La chaîne de cafés a fait les manchettes à quelques reprises ces derniers mois, pour diverses raisons. Elle a été vivement critiquée, au début janvier, lorsque deux franchisés de Cobourg, en Ontario, ont contrebalancé l'impact de la hausse du salaire minimum en Ontario en éliminant les pauses rémunérées de leurs employés et en forçant ces derniers à contribuer davantage pour conserver leurs avantages sociaux.

À la fin février, de nouvelles tensions sont apparues lorsque les caisses enregistreuses de certains franchisés ont été victimes de pannes intermittentes, ce qui aurait causé des fermetures des restaurants partielles ou complètes.

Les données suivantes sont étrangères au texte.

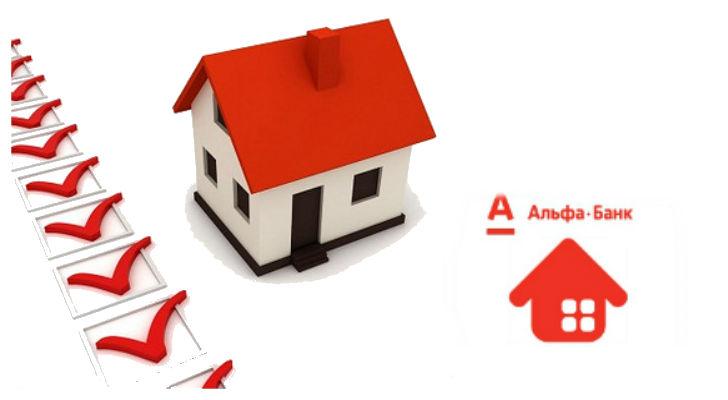 Банк хоум кредит ипотека процентная ставка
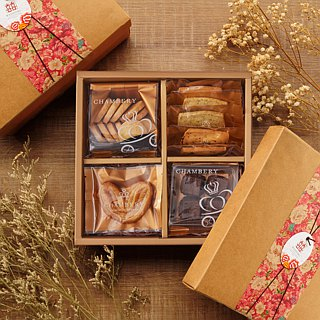 [Mid-Autumn Festival Gift Box] Xiangbei Liqiu Moon Butterfly Gift Box/Handmade Cake/With Bag/Gift/With Hand Gift
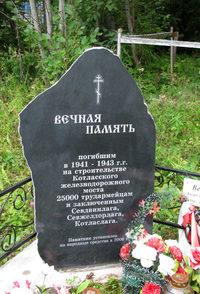 Памятник строителям Котласского железнодорожного моста на кладбище Заовражье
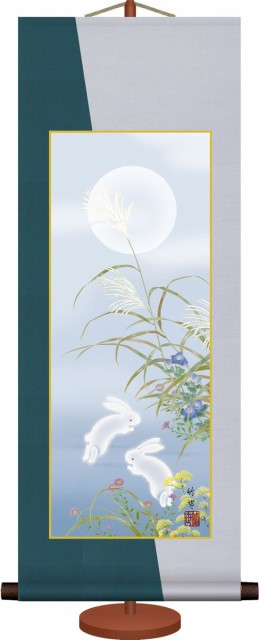 ミニ掛け軸-秋草に兎(秋掛け)/田村 竹世(専用飾り...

Un mois plus tard, un nouveau conflit est apparu en raison d'un projet de rénovation de 700 millions $ pour modifier l'allure des succursales de Tim Hortons. Selon la GWNFA, ces plans, qui demandaient aux franchisés d'allonger 450 000 $ chacun pour les rénovations, étaient «mal conçus». Finalement, plus tôt en avril, la GWNFA a accusé RBI d'intimidation parce qu'elle aurait refusé un renouvellement de licence à un de ses franchisés qui s'occupe de deux établissements de la chaîne.

M. Macedo n'a pas directement évoqué ces incidents lorsqu'il a été questionné sur les mesures prises par Tim Hortons pour améliorer les relations avec les franchisés, mais il a indiqué que l'entreprise travaillait «étroitement» avec ceux-ci.

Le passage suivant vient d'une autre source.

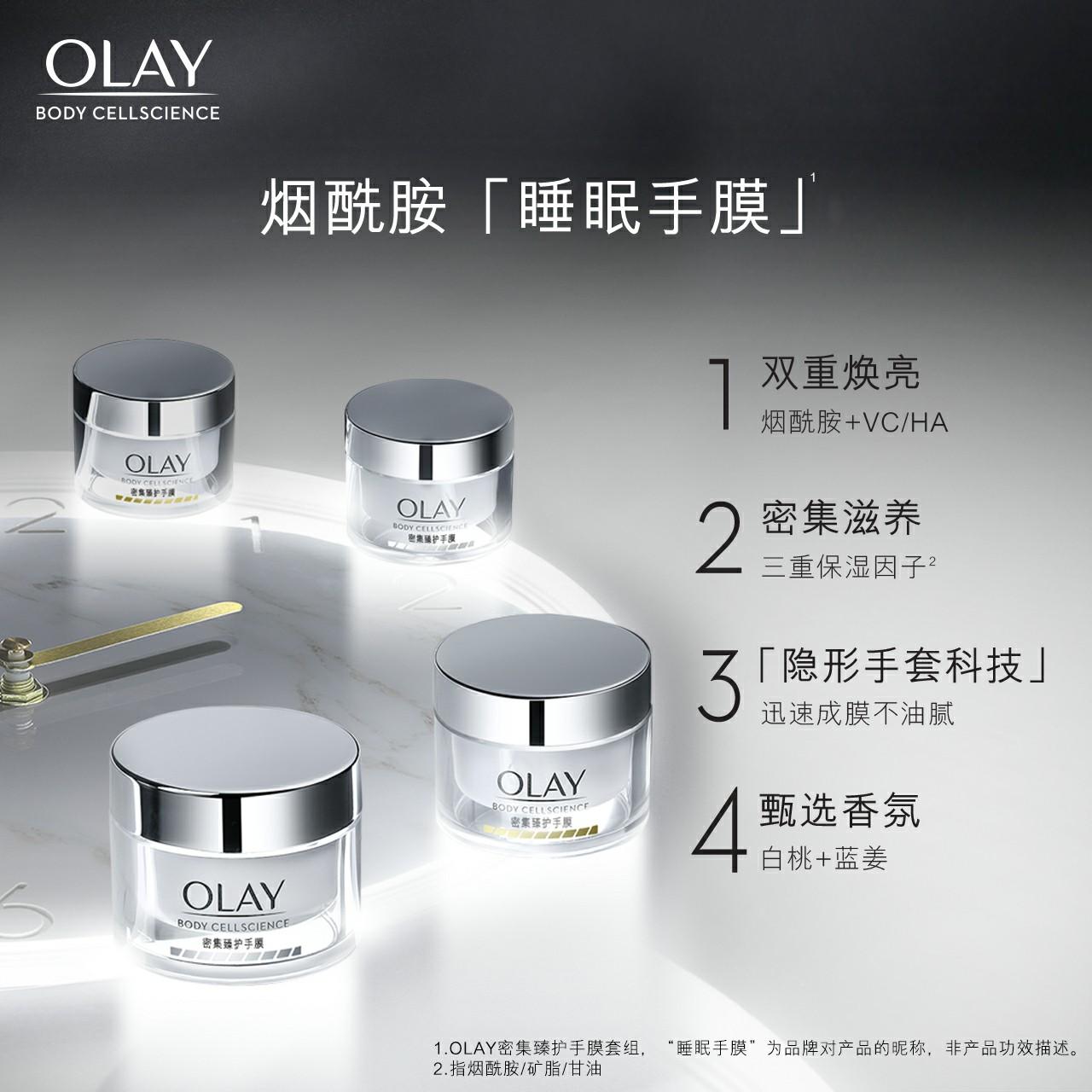 OLAY 玉兰油 烟酰胺手膜护理套装 15g*4罐 ¥54.5包邮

Déménagement du siège social

Par ailleurs, Tim Hortons a annoncé mardi que son siège social quitterait Oakville, en banlieue de Toronto, pour s'installer au centre-ville de la métropole plus tard cette année.

La chaîne de cafés s'installera dans des locaux totalisant environ 6000 mètres carrés, situés dans la tour de la Bourse du district financier de Toronto.

M. Macedo a estimé que ce déménagement rapprocherait l'entreprise de ses partenaires d'affaires et lui permettrait de mieux utiliser la technologie pour servir ses clients et de rester «aux premières lignes des tendances de l'industrie de demain».

Les 400 employés du siège social d'Oakville seront tous transférés dans les bureaux de Toronto d'ici la fin de l'année. L'entreprise conservera cependant son centre de formation à Oakville.

Selon le président, le déménagement représente un nouveau chapitre de l'histoire de Tim Hortons, qui se trouvait à Oakville depuis 50 ans.

«Les habitudes des consommateurs changent très rapidement. Nous voulons continuer d'être une entreprise innovatrice», a expliqué M. Macedo. «Nous voulons être capables de réagir rapidement aux changements dans les habitudes de nos invités et nous croyons que nous serons mieux positionnés à Toronto pour faire cela.»

Le président affirme que les employés de son siège social sont ravis de la nouvelle. Environ la moitié d'entre eux résident à Toronto.